**練習題目**
[1] 將 nltk 教學短文中的「不用擔心 nltk 可以幫助我們很好完成對段落按句子或單詞的劃分,要使用相應工具我們需要引入依賴包。」一句譯成英文。
[2] 照原樣重抄 nltk 教學短文中的一段,從含有「自然語言處理工具集 nltk (1)」的字句開始,到「Hello Mr. Smith顯然也符合斷句規則。」結束。
[3] 把 nltk 教學短文中以「首先我們需要給出斷句的規則」開頭的那一段改寫得更簡短,保留主要事實。

**文件節錄**
-----

自然語言處理工具集 nltk (1)

首先我們要明確 nltk 是一個處理自然語言的處理工具集,而不是分析自然語言,處理自然語言整理出適合機器學習框架使用的數據。

example_text = "Hello Mr. Smith, how are you doing today? The weather is great and Python is awesome. The sky is pinkish-blue. You should not eat carboard."

首先我們需要給出斷句的規則,如果我們根據(.)後面緊跟首字母大寫作爲規則進行斷句,那麼 Hello Mr. Smith顯然也符合斷句規則。

不用擔心 nltk 可以幫助我們很好完成對段落按句子或單詞的劃分,要使用相應工具我們需要引入依賴包。

from nltk.tokenize import sent_tokenize, word_tokenize
print(sent_tokenize(example_text))

輸出單位爲句子,會對段落按一定規則劃分爲句子。

['Hello Mr. Smith, how are you doing today?', 'The weather is great and Python is awesome.', 'The sky is pinkish-blue.', 'You should not eat carboard.']

下面類似方式將段落劃分爲單詞

print(word_tokenize(example_text))
['Hello', 'Mr.', 'Smith', ',', 'how', 'are', 'you', 'doing', 'today', '?', 'The', 'weather', 'is', 'great', 'and', 'Python', 'is','awesome', '.', 'The', 'sky', 'is', 'pinkish-blue', '.', 'You', 'should', 'not', 'eat', 'carboard', '.']
for i in word_tokenize(example_text):
    print(i)

-----

**所列資料**
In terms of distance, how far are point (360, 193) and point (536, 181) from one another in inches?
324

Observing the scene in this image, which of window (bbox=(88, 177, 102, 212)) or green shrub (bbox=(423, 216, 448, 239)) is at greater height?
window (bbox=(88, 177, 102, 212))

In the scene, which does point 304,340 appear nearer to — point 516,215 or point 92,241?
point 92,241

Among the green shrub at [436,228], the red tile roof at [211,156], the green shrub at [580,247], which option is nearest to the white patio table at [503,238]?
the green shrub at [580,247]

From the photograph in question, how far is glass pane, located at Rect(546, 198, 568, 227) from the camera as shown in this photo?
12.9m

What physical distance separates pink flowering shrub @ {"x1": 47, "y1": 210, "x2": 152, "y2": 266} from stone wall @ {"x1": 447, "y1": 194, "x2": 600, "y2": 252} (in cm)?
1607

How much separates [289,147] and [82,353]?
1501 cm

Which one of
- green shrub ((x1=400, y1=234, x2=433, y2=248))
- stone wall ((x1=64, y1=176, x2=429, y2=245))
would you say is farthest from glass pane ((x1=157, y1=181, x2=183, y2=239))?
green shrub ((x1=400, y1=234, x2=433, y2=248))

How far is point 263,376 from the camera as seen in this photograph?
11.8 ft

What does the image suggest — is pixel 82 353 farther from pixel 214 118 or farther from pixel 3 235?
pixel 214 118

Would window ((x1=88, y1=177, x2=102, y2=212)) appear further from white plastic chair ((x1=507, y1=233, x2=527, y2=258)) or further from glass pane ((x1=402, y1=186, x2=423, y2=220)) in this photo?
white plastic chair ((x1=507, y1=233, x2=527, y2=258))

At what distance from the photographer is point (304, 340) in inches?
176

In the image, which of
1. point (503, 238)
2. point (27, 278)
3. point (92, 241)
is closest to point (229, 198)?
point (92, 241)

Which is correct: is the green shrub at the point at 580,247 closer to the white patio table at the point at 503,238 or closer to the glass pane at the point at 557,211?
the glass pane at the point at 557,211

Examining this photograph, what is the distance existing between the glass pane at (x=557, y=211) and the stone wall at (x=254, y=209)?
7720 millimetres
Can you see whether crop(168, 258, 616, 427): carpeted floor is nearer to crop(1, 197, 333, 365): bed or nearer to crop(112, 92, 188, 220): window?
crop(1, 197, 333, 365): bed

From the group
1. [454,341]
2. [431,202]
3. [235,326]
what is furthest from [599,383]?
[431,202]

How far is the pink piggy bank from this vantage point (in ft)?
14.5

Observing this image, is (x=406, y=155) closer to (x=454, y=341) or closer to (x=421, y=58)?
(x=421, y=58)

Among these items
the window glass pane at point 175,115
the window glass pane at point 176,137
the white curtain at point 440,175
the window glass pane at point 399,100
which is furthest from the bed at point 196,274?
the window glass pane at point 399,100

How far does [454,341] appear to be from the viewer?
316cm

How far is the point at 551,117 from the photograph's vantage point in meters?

-----

**練習答案**
[1] Don't worry: nltk can help us split a paragraph into sentences or words quite well, and to use the relevant tools we need to import the dependency package.

[2]
自然語言處理工具集 nltk (1)

首先我們要明確 nltk 是一個處理自然語言的處理工具集,而不是分析自然語言,處理自然語言整理出適合機器學習框架使用的數據。

example_text = "Hello Mr. Smith, how are you doing today? The weather is great and Python is awesome. The sky is pinkish-blue. You should not eat carboard."

首先我們需要給出斷句的規則,如果我們根據(.)後面緊跟首字母大寫作爲規則進行斷句,那麼 Hello Mr. Smith顯然也符合斷句規則。

[3] 斷句前須先定規則;若以句點後緊接首字母大寫爲規則,Hello Mr. Smith 也會被當成斷句處。